▸ **TEXT FOR ANALYSIS**
* * *

Relatedly, the Ministry of Food and Agriculture (MoFA) has intimated that China’s entry into the production and export of cocoa beans must not in any way hurt Ghana’s industry.

The two entities were sharing their thoughts on the potential impact of China’s export of cocoa beans to the global market.

China exports

The Chinese Academy of Tropical Agricultural Sciences (CATAS) recently reported that South China’s island province of Hainan had exported cocoa beans to Belgium for the first time.

The China Daily newspaper quoted Hao Zhaoyun, a researcher with CATAS. as saying: “The first batch of 500kg of cocoa beans, worth $3,600, was produced in Xinglong, a township of Hainan with a tropical climate.”

Apprehension

Although China currently does not appear in the 45 top cocoa-producing countries in the world, many experts have opined that its full entry into the cocoa export space is a potential threat to the fortunes of the two biggest cocoa-producing countries, Cote d’Ivoire and Ghana.

Their apprehension is bolstered by the application of technology in cocoa production in China.

Put together, Ghana and Cote d’Ivoire produce about 60 per cent of the world’s cocoa beans.

In the 2020 cocoa season, 4.8 million metric tonnes of cocoa was produced worldwide, with Côte d’Ivoire, the world’s biggest producer, accounting for 2,034,000 tonnes, while Ghana, the second-biggest producer, did 883,652, with Indonesia, the third-largest producer, making 659,776 tonnes.

COCOBOD perspective

Although COCOBOD expressed concern about the development, it nevertheless said it was too early for the country to panic.

“We are concerned, but it is too early for anyone to start panicking because if you look at the quantity of cocoa that has been exported by China, it is quite small and less than one tonne.

“We are concerned due to the fact that if production is increasing at a time when consumption in the world is not increasing, then obviously it will have an effect on the price,” the Senior Public Relations Officer (PRO) of COCOBOD, Mr Fiifi Boafo, told the Daily Graphic in an interview on the sidelines of a meeting between COCOBOD and some local cocoa processing companies in the country in Accra yesterday.

Use of technology

Mr Boafo said it was necessary to assess what exactly China was doing in order to determine whether it was a major threat or not.

“It has been proven scientifically that in order to grow cocoa in commercial quantities, the land has to be between 10 degrees north and 10 degrees south of the Equator, with the climate ranging between 18 and 32 degrees celsius and annual rainfall of about 1,500mm and 2,000 mm.

“So if you consider China, it does not have that weather pattern, which means it requires some technology to do so,” he said.

“The questions we should ask ourselves are: how much will that technology cost China? And if you look at the world market price of cocoa, will the employment of that technology be able to produce cocoa at a commercial level and break even and make profit?”

* * *

Answer these questions from the article on China's cocoa exports:
1. To which country did Hainan export cocoa beans for the first time?
2. How many tonnes of cocoa did Ghana produce in the 2020 cocoa season?
3. What range of annual rainfall does Mr Boafo give for growing cocoa in commercial quantities?
The records play no part in this work.

▸ **DATA EXTRACTS**
* * *

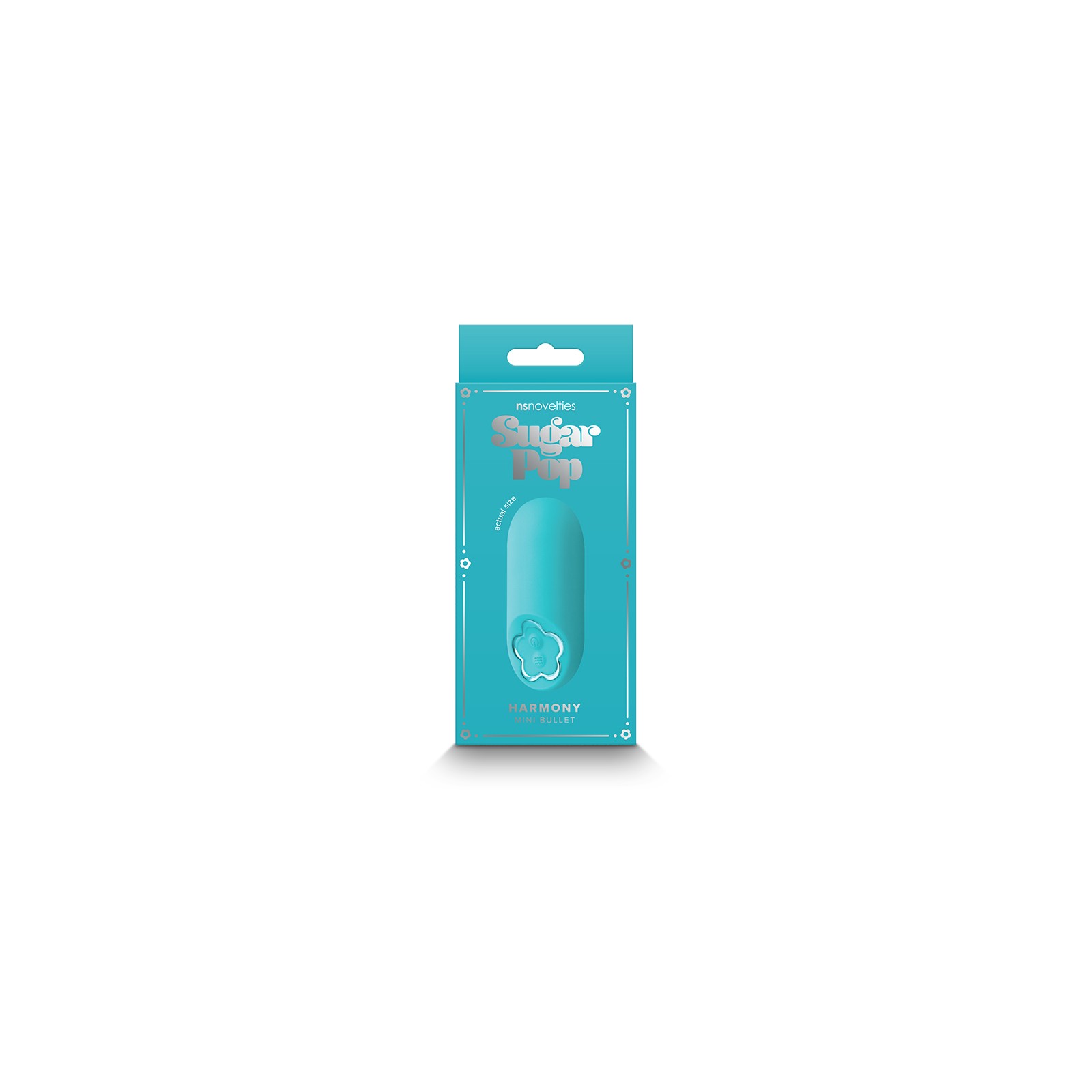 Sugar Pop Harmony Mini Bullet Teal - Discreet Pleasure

* * *

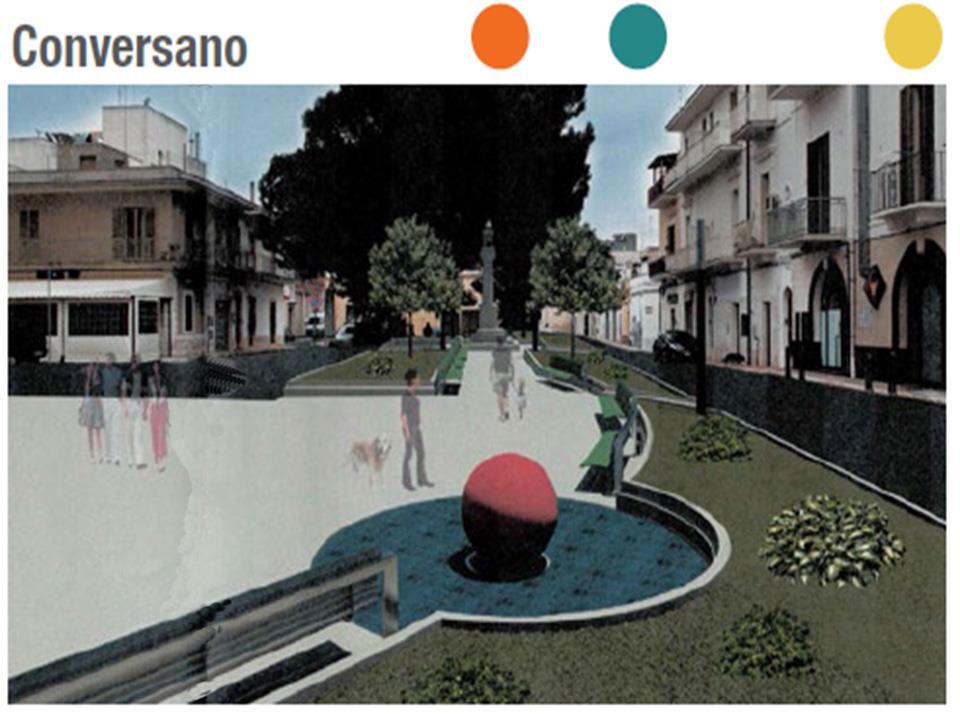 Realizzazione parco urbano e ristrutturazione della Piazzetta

* * *

▸ **COMPLETED TASK**
1. Belgium
2. 883,652 tonnes
3. About 1,500mm to 2,000mm